Multi-million pound Falkirk Growth Deal set to be signed

The deal – which could unlock up to £1bn of future investment – will deliver 11 major projects to transform the area.

Multi-million pound Falkirk Growth Deal set to be signed Falkirk Council

A £140m investment that it is hoped will bring 2000 new jobs to Falkirk is to be signed off on Tuesday in a major agreement between the UK and Scottish governments and Falkirk Council.

The Falkirk Growth Deal – which could unlock up to £1bn of future investment – will deliver 11 major projects to transform the area.

The cash is a very welcome boost for the ‘Investment Zone’, which focuses on Falkirk and Grangemouth’s huge importance to the national economy and which is already seeing the council working closely with the private sector to attract investment.

A major part of the cash will be to help the area’s petrochemical industry – which currently produces 10% of Scotland’s carbon emissions – to make the complex transformation to net-zero.

The proposals have been years in the planning but the signing of the heads of terms – by Scottish Government economy secretary Kate Forbes, UK Government minister Iain Stewart and the leader of Falkirk Council, Cecil Meiklejohn – is a significant milestone.

In addition to the £90m investment from UK and Scottish governments, there will be a further £45m from Falkirk Council, and £5.8m from Scottish Canals.

This means projects that can now go ahead include developing a new ‘transport hub’ at Falkirk Grahamston railway station and a new canal centre to regenerate the former Barr’s factory at Lock 16 in Camelon.

There will also be several schemes that will put Grangemouth in the forefront of sustainable technology.

These include £10m for a carbon dioxide utilisation centre that will capture CO2 to manufacture more sustainable products.

And a further £10m will help to develop new sustainable processes using feedstocks such as food processing and whisky by-products.

The aim is for Grangemouth to lead the way in a ‘just transition’ away from fossil fuels, in a way that won’t leave communities behind in the way they were when the steel works and coal mines closed forever.

Among the projects will be £4m for an innovation skills transition centre that will be led by Forth Valley College, helping local school and college students get the right skills for local industry.

The £21m transport hub at Falkirk Grahamston – which will be renamed Falkirk Central – will be part of a ‘green corridor’, including the new Westfield Crossing, that will connect Falkirk and Grangemouth for cyclists and pedestrians.

And there will be £4m to create Scotland’s Canal Centre, which will include Scottish Canal’s new headquarters.

The cash will also help the area tap into the success of the Kelpies and the Falkirk Wheel, with a further £3m for Scotland’s National Outdoor Art Park, along the Forth and Clyde canal.

Forbes said the deal would “enable inclusive and sustainable economic growth for the area, creating a fairer and greener economy”.
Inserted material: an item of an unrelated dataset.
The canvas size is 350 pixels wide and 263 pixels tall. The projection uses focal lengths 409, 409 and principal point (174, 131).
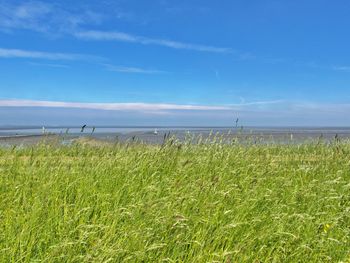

She added: “The deal will help regenerate town centres, create new cultural attractions, transform local transport, reskill the workforce and help decarbonise industry.

“Our investment will ensure communities from across Falkirk and the surrounding area benefit from opportunities created and highlights our commitment to invest in our places and people.”

Stewart added: “The deal will create and protect jobs in the area through innovative projects such as supporting Grangemouth petrochemical complex’s transition away from fossil fuels with the creation of a centre of excellence in carbon capture as we move towards net-zero.

“Skills and training will get a boost too with the creation of sites for sustainable manufacturing that will encourage further investment.

“Making public transport cleaner, greener and more accessible with a new transport hub will encourage visitors.”

At a meeting of Falkirk Council on Monday, councillors gave their backing to the scheme with a general agreement that it was good news for the district.

Some expressed their concern that while the deal is great news for Falkirk and Grangemouth, other parts of the district would not benefit.

But they were told that the 2000 jobs created would be for people right across the area, not just in Grangemouth – and that the initial funds would unlock more money in the future.

Cecil Meiklejohn, leader of Falkirk Council, said: “This investment by the UK and Scottish governments will bring a massive economic boost to the local area and has the potential to create up to 2000 jobs and attract £1bn of private sector investment.

“A lot of hard work has gone into securing this deal, which will help us deliver on our council priorities and our Council of the Future transformation programme.”